L’universalité de la science rend peut-être la science aussi stationnaire que la concentration. On dirait qu’il n’y a jamais eu qu’une certaine mesure d’idées départie au genre humain, à toutes ses périodes. Ainsi le système de l’égalité est venu s’appliquer au monde intellectuel : il semblerait qu’on veut y substituer aussi la division indéfinie des propriétés au droit d’aînesse. Il va sans doute venir un moment où nul ne pourra se distinguer entre tous : voyez déjà comme toutes les réputations qui croissent encore au milieu de nous ont peine à se traîner du jour au lendemain.

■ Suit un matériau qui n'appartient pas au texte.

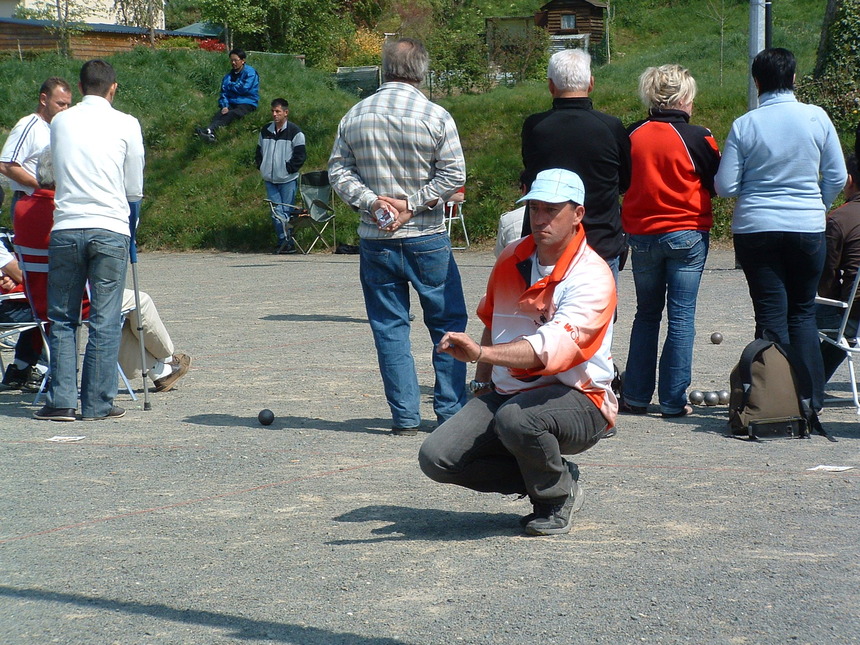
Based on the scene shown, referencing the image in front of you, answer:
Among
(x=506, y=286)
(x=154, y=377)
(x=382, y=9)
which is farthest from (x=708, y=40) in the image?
(x=506, y=286)

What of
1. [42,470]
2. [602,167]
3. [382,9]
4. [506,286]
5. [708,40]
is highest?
[382,9]

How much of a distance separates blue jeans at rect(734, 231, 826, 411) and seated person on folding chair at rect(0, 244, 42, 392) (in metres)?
4.94

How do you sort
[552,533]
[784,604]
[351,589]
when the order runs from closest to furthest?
[784,604] < [351,589] < [552,533]

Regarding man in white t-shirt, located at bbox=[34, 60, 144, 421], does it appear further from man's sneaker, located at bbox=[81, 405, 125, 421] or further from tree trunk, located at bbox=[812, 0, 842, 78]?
tree trunk, located at bbox=[812, 0, 842, 78]

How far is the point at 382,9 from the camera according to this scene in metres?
56.0

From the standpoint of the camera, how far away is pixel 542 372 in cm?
436

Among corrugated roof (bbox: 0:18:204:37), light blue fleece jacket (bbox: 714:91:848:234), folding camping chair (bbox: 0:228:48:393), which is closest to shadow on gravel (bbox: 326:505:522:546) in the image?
light blue fleece jacket (bbox: 714:91:848:234)

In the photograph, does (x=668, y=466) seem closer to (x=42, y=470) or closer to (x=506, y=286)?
(x=506, y=286)

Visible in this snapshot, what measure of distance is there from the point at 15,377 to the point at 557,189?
18.1 feet

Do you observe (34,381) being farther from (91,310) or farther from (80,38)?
(80,38)

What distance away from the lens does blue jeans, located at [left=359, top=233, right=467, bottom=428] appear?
657cm

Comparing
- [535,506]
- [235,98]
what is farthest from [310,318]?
[235,98]

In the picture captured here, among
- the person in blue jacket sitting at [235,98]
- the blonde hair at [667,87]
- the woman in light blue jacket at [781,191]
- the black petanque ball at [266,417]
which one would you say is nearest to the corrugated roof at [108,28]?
the person in blue jacket sitting at [235,98]

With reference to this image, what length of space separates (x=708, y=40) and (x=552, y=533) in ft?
126
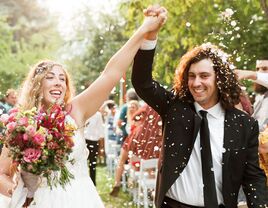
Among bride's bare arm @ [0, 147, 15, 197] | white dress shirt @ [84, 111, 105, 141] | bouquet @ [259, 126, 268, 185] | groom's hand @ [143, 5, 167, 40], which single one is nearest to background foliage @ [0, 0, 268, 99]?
white dress shirt @ [84, 111, 105, 141]

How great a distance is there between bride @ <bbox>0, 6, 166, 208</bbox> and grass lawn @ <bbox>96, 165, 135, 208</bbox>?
5445 millimetres

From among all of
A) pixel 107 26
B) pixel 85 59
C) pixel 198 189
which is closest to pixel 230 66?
pixel 198 189

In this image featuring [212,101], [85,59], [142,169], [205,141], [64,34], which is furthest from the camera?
[64,34]

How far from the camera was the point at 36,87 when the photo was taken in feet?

L’ère nouvelle n’est donc point, comme on l’a cru, celle de la liberté civile, ni même celle de l’égalité devant la loi, et de l’admissibilité de tous à tous les emplois : c’est l’ère de l’indépendance et de l’énergie de la pensée ; celle des lois écrites substituées aux lois traditionnelles ; celle des institutions sociales et des institutions religieuses marchant sur deux lignes séparées ; celle du bien-être social appliqué à toutes les classes ; celle de la raison humaine devenue adulte, et s’ingérant de décider par sa propre autorité ; celle de la démonstration rigoureuse, qui repousse les axiomes en géométrie et les préjugés en politique ; celle du discrédit des faits antérieurs pris comme base convenue et incontestable ; celle de l’opinion consultée à chaque instant, et à part même de toute conjoncture nouvelle.

XI

Le problème de l’origine de la société étant intimement lié à celui de l’origine du langage, nous avons dû examiner en même temps ces deux problèmes pour les résoudre de la même manière. Il a fallu partir de l’existence de la société pour raisonner avec certitude sur le nouvel ordre de choses qui tend à s’établir, quelque indépendant qu’il soit d’ailleurs de tout ce qui a précédé, comme il a fallu partir du don primitif de la parole pour arriver à expliquer l’émancipation graduelle de la pensée : c’est ce qui nous reste à faire pour achever le tableau de l’âge actuel de l’esprit humain. Mais auparavant présentons, dans son ensemble, la théorie de la parole, en y comprenant l’esquisse rapide des destinées de la langue française. Nous nous arrêterons ensuite quelques instants sur les résultats et les conséquences des idées qu’un tel développement aura fait naître en nous ; mais ce sera toujours sans nous permettre aucun conseil de direction, ni aucune vue pour l’application de ces résultats et de ces conséquences. Je laisse cela aux habiles, comme je l’ai déjà dit. Le sentiment de l’avenir repose d’ordinaire dans le passé ; s’il est vrai que le passé nous échappe, nous ne pouvons pas en tirer des documents pour l’avenir. Dans tous les cas, le moment n’est pas encore venu de prévoir ; il ne peut toutefois tarder d’arriver. Seulement il est certain, dès à présent, que si nous ne sommes plus sous la tutelle immédiate des traditions, nous sommes encore sous l’empire et l’influence de ce qui a été primitivement fondé par elles, tant est grande l’énergie de cette volonté toute-puissante qui n’a eu besoin que de s’exercer une fois pour que les choses existassent toujours.